Il retroscena Ecco perché la Lega ha fatto muro

RomaAlla fine la Lega esulta ma con fastidio. Nessuno nega che il «no» all’election day sia balsamo di tigre sui muscoli tesi del Carroccio. Sarebbero stati pronti a salire sulle barricate pur di scongiurare il successo del quesito referendario sul premio di maggioranza alla lista vincente e non alla coalizione. Però c’è un però. Quell’uscita di Berlusconi, («La Lega avrebbe fatto cadere il governo» ndr), sa troppo di ultimatum che, giurano gli uomini del Senatùr, non c’è mai stato. «Nessun diktat», assicura un fedelissimo di Bossi.
E poi c’è un altro aspetto che non va giù ai leghisti: il premier ha indirettamente addossato la colpa dello «sperpero» di soldi pubblici ai leghisti. Mediaticamente uno schiaffo che brucia: lascerà il segno? Non più di tanto, garantiscono gli uomini di Bossi. I quali si affannano a smontare la ricostruzione del Cavaliere. «Non abbiamo mai parlato di crisi - assicura il presidente federale del Carroccio Angelo Alessandri -. Forse Berlusconi vuole politicamente interpretare così la vicenda».
In effetti la minaccia di far cadere il governo è un po’ come l’intimidazione nucleare ai tempi della Guerra fredda: soltanto un avvertimento con funzioni di deterrenza ma molto poco concreto. A chi conviene, infatti, sganciare la bomba? Neppure per la Lega ha senso far cadere un governo in grado di far approvare il tanto sognato federalismo.
Troppo rischioso spaccare tutto. E poi c’è il fattore umano: Umberto e Silvio vanno d’accordo e alla fine la quadra la trovano sempre.
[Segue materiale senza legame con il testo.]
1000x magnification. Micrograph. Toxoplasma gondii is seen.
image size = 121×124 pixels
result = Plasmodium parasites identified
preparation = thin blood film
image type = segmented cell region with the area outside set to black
L’ultimo nodo, legato alla questione della candidatura alla Provincia di Brescia ambita sia dal Pdl che dalla Lega, era stato sciolto con reciproci attestati d’amore («Berlusconi mi ha chiesto “Ci tieni proprio? Allora va bene”. Berlusconi è un grande», Bossi dixit lo scorso 31 marzo).
Tornando al referendum e allo scampato pericolo di votare il 7 giugno con il relativo rischio del raggiungimento del quorum, la Lega ha di fatto incassato una vittoria. E tastando il polso dei leghisti emerge l’atteggiamento di chi pensa che, in fondo, è un omaggio più che dovuto. Quasi preteso. Già, perché, si sfoga un uomo del Carroccio: «Di rospi ne abbiamo dovuti inghiottire parecchi negli ultimi tempi. Le ricostruzioni giornalistiche sulla ruggine tra noi e il Pdl su questo tema sono false. Il vero scazzo, quello sì, c’è stato sulle ronde e sull’espulsione degli immigrati». Quel doppio stop alla Camera in materia di sicurezza al Carroccio non è andato giù ed è forse il rospo più grande da digerire.
Ma fosse solo quello... Perché ci sono pure i distinguo sulla norma dei medici-spia che, tiene a sottolineare un leghista doc, «eliminava soltanto il divieto di denuncia del clandestino da parte del medico e per noi resta un provvedimento sacrosanto»; poi ci sono i fastidi sulle ventilate liaison con l’Udc in alcune zone del Nord che gli uomini del Carroccio vedono come fumo negli occhi; e poi, soprattutto, «quella porcata del patto di stabilità interno con il favoritismo di Roma». Altra ferita aperta per i padani, spesso buoni amministratori in molti enti locali del Nord, che però hanno i bilanci bloccati dagli altolà di Tremonti. «Ci sono dei casi paradossali di Comuni che hanno un sacco di soldi in cassa, ma che hanno dovuto bloccare i pagamenti per non sforare questo benedetto patto di stabilità - si sfoga un sindaco -. Tremonti continua a dirci di stare attenti al debito ma poi con la crisi che c’è diminuiscono le entrate, aumenta il debito e noi siamo con l’acqua alla gola e non possiamo spendere per i nostri concittadini. Roma invece può fare ciò che vuole».
Insomma, qualche ruggine nei rapporti tra Pdl e Lega c’è. E di certo, in vista delle elezioni europee e amministrative, l’inghippo più grosso sta nella rinnovata e più pericolosa concorrenza aperta dopo la fusione tra Fi e An.